GOAL A
Rewrite the passage of the interbank loans text that opens with the words "Debt Market is" and closes with "or actual/365 conventions.", replacing "Money Markets" with "Short-Term Markets".

SOURCE DOCUMENT
══════════
Saturday, February 5, 2022

Inter Bank Loans (LIBOR, SOFR, SONIA, ESTR)

 Interbank Loans are very short term loans primarily over night loans between banks

Terms are short, however transactions are huge. Hundreds of Billions of dollars.

Variety of interest rates are associated with this Markets 

Fed Funds Rate : Rate at which US Banks can borrow from each other to full fill their Fed reserve requirements. This is a primary instrument for FED's monitory policy

LIBOR : London Interbank Offer Rate, has been around for sometime. It was a benchmark rate for Fixed Income securities for decades. However, with recent abuse it is being replaced by other rates.

SOFR : Secured Overnight Financing Rate (US Markets replacement for LIBOR)

SONIA : Sterling Overnight Index Average (UK Markets Replacement for LIBOR)

ESTR: Euro Short Term Rate (Euro Zone's replacement for LIBOR)

This market is very important to us, because it sets the short term interest rates for the entire Fixed Income.

It is also the market through which the Central Banks can exercise their monitory policy on the markets.

This the market where the Central Banks have the most control over and it is the conduit through which they can transmit their monetary policy to the economy.

Through this control they set interest rates for all short term markets.


Money Markets & Repos

Money Markets are usually very short term instruments.

Debt Market is roughly divided into 2 kinds

Bond Markets -> Maturities > 1 year

Money Markets -> Maturities < 1 year

TBills are Money Markets and they mostly use actual/360 or actual/365 conventions.

Repos are another short term money market Instrument.

Repo : Repurchase Agreement

Short term contract between 2 parties to exchange cash for an asset with an agreement to reverse the exchange at a future point.

2 Parties will enter into Repo Agreement.

One Party will lend cash by take other party's security.
══════════
GOAL B
Print, without any change, the entries from the line containing "How far away" through the line containing "which is nearest to the white sofa cushion?", including both of those lines.

TASK DATA
══════════
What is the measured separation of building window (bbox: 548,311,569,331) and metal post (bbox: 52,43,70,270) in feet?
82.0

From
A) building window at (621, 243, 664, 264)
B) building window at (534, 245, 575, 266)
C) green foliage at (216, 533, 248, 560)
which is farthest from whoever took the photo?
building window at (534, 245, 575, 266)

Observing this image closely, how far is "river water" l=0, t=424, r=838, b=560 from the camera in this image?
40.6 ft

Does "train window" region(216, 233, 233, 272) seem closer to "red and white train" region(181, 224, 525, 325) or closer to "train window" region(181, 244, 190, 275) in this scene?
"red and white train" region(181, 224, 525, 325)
══════════
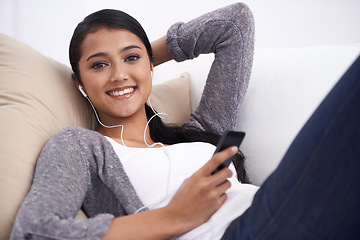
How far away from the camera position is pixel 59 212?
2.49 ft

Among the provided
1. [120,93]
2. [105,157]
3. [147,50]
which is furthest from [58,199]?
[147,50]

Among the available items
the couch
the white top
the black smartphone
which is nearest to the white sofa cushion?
══════════
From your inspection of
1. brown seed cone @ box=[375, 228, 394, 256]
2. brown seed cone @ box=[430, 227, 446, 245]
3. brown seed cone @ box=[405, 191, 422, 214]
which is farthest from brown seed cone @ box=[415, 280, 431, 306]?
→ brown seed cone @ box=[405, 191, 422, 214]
══════════
CORRECT OUTPUT A
Debt Market is roughly divided into 2 kinds

Bond Markets -> Maturities > 1 year

Short-Term Markets -> Maturities < 1 year

TBills are Short-Term Markets and they mostly use actual/360 or actual/365 conventions.

CORRECT OUTPUT B
How far away from the camera position is pixel 59 212?
2.49 ft

Among the provided
1. [120,93]
2. [105,157]
3. [147,50]
which is furthest from [58,199]?
[147,50]

Among the available items
the couch
the white top
the black smartphone
which is nearest to the white sofa cushion?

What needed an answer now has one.